La mesa está puesta, yo misma acomodé los platos, las copas, los cubiertos, las servilletas para los labios puros, resignada a formar parte del mundo verdadero, lo espero a cenar hace años, el deseo de cenar con él creció, fue ocu­pando mi pecho, pues tengo ahora ganas de gritar, ¿qué vas a cenar? En un momento sabrás el platillo principal de esta noche, perfumada desamparada solitaria palpitante, vestido negro, guante negro sólo en la mano izquierda, collar de perlas, mis almas se debaten dentro de mí y se arrastran atrás de mí como una cola peluda, voy hacia la ventana, miro a la calle, prendo un cigarro, fumo, Todo te está esperando, humo, cabello recogido, ando arrastrando en la cola mi corazón inconsciente, húmedo, suena el timbre, las ocho, abro la puerta, sus ojos marítimos son el cuerpo mostrando el espíritu, un espejo sorprendente y atrás de él un hombre, los dos embriagados de algo que no conozco, Traje un amigo, dice él, al cerrar la puerta siento que un cuchillo destaza mi cuerpo, aquel amigo detrás de él como sombra y salvación, un pedazo de mí en cada parte y yo tan desamparada, un gesto cualquiera, Me siento alejada, ellos beben whisky, parecen formar parte del mundo real, poco a poco sus cuerpos y sus rostros se iluminan para mí, pero todavía hay sombras, las nueve, cuerpos vivos y verdaderos de hombres, por qué trajo a alguien ¿me tendrá miedo? Sus palabras, sus sonrisas, sus miradas furtivas a las paredes de la casa, todo es tan intenso, un reflejo de la luna enciende el mar y lo vuelve de un negro hundido, ellos no quieren perderse mis detalles como si yo fuera la cazadora y ellos dos presas sumidas en el sofá, bellos y nerviosos, ahora embriagados de mí, las once, Eso es el mundo, eso soy yo, Me gusta mirar a través de la ventana de mí misma, Voy a ponerme un abrigo, ellos susurran en la sala, pero dejan de hablar cuando regreso, vencida, Siento frío en el cabello, Prendo un cigarrillo, medianoche, ellos miran el reloj, miran la mesa, los platos limpios tenedores dos copas dos de la mañana, dos copas hembras borrachas de vino del cuerpo de la mujer, ellos se van creyendo que no hubo cena, olvidé decirles que la cena era yo.
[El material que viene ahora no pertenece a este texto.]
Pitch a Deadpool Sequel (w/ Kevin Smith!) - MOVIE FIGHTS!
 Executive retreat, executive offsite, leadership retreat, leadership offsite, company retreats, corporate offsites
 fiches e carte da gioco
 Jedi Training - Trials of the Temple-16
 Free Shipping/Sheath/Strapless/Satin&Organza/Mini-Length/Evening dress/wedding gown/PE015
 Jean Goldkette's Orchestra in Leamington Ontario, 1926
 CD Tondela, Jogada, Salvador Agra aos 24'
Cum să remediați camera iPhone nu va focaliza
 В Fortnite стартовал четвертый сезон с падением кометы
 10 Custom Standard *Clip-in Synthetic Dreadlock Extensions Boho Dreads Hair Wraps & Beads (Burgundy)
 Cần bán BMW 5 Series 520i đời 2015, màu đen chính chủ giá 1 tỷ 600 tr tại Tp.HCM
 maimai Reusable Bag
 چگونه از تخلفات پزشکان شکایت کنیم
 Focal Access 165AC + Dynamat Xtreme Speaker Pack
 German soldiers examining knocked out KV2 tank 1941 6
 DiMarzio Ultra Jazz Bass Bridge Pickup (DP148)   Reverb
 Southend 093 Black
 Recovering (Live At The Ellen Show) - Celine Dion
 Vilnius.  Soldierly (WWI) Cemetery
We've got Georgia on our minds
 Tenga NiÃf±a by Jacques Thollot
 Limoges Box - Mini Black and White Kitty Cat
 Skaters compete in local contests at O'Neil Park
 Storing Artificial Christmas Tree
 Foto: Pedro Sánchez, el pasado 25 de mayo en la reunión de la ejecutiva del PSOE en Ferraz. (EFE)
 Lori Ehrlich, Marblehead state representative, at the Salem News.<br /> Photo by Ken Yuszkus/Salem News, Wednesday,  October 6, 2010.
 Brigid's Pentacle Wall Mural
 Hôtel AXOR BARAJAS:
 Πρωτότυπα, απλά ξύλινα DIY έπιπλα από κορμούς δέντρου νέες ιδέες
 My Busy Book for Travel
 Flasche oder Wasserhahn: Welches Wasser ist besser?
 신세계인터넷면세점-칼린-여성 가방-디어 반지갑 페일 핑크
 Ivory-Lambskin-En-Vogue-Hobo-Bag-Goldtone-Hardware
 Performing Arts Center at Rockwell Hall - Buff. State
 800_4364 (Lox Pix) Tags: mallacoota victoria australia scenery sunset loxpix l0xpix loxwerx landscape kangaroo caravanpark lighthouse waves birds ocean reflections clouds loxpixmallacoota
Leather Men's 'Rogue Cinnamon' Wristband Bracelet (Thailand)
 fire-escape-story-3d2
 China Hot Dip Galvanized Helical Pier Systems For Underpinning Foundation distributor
(Incluido en: Paula Parisot (compiladora), La invención de la realidad. Antología de cuentos brasileños, traducción de Rodolfo Mata y Regina Crespo, Cal y arena, México, D.F., 2013.)

Ana Miranda (Ceará, 1951), es novelista y poeta. Realiza un trabajo de redescubrimiento, valoración y diálogo con las obras y autores de la tradición literaria brasileña. Su obra, integrada por más de veinte libros, ha sido objeto de estu­dios académicos, tesis y monografías, generalmente ligadas a temas como las relaciones entre literatura e historia, el barroco y el romanticismo brasileños, y la posmodernidad. Ha recibido premios como el Jabuti, el de la Academia Brasileira de Letras, y la Sereia de Ouro. Su obra Boca do Inferno fue incluida en el canon de las cien novelas más importantes de la lengua portuguesa del siglo XX. También es autora de las novelas A última quimera, Desmundo, Amrik, Dias & Dias, Yuxin.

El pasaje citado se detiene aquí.